I had stopped my car where I was because I was trying to get photos of some juvenile Widow Skimmer and blue Pondhawk dragonflies that were flying among the weeds and tules along the shore of the permanent wetland pond.  It’s a tiny bit early in the season for them. Over the few months there should be tons of dragonflies and damselflies out there… Among the other insects, I also saw some Yellow-Faced Bumblebees, lots and lots of Painted Lady and West Coast Lady butterflies, Pipevine Swallowtail butterflies, Common Buckeyes, Cabbage Whites, some Sulphur butterflies, White-Lined Sphinx Moths and a tiny Crescent butterfly.  Among a crop of phacelia, I also found a large group of what I think were Salt Mars Caterpillars (which grow into large white moths with black speckles on the wings). It’s so hard to tell, though.  I haven’t found a really good book on caterpillars yet; they are so many species…

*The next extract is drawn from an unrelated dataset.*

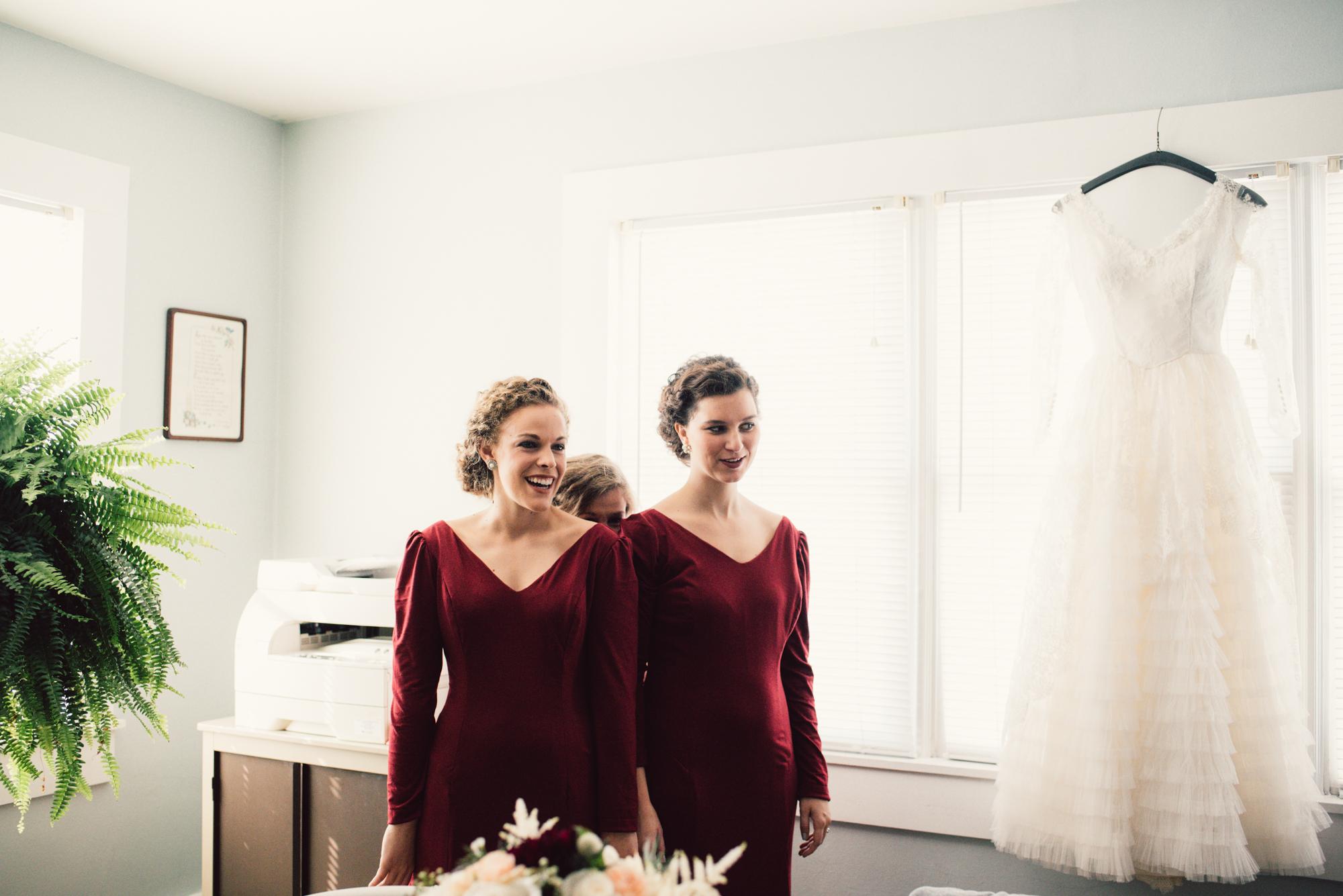 Ashley-and-Michael-Beaune-Woodstock-Virginia-Wedding-Shenandoah-Valley_9.JPG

By the time I got to the spot where you can see the “Pelican island” it was totally vacant; not a single bird on it.  And that VERY unusual. There are normally lots of birds gathered on it… But if the Bald Eagle had flown over it or actually landed on it (as the woman who’d driven past me had suggested), then I wasn’t entirely surprised by the vacancy.  Most of the birds in the refuge will duck-and-cover if a hawks flies over.  But when the eagles show up, everything scatters…

My other big surprise of the day was when I found a Muskrat swimming in the water, munching on water vegetation.  It was pushing its way into some tules, and in doing so dislodged a small garter snake that had been sunning itself there. The snake fell into the water right in front of the muskrat.  The muskrat startled, but didn’t stop eating and the snake swam away.  It was the second of two snakes I saw today.  Like the otters, though, the snakes move so fast it’s hard for me to get any pictures of them…

It took me about 5 hours to do the 6 mile loop, and then I didn’t get home until around 1:30 pm… During the last hour or so of my drive I could feel my throat getting really and scratchy, and by the time I got the house, I knew cold was coming on.  Dang it!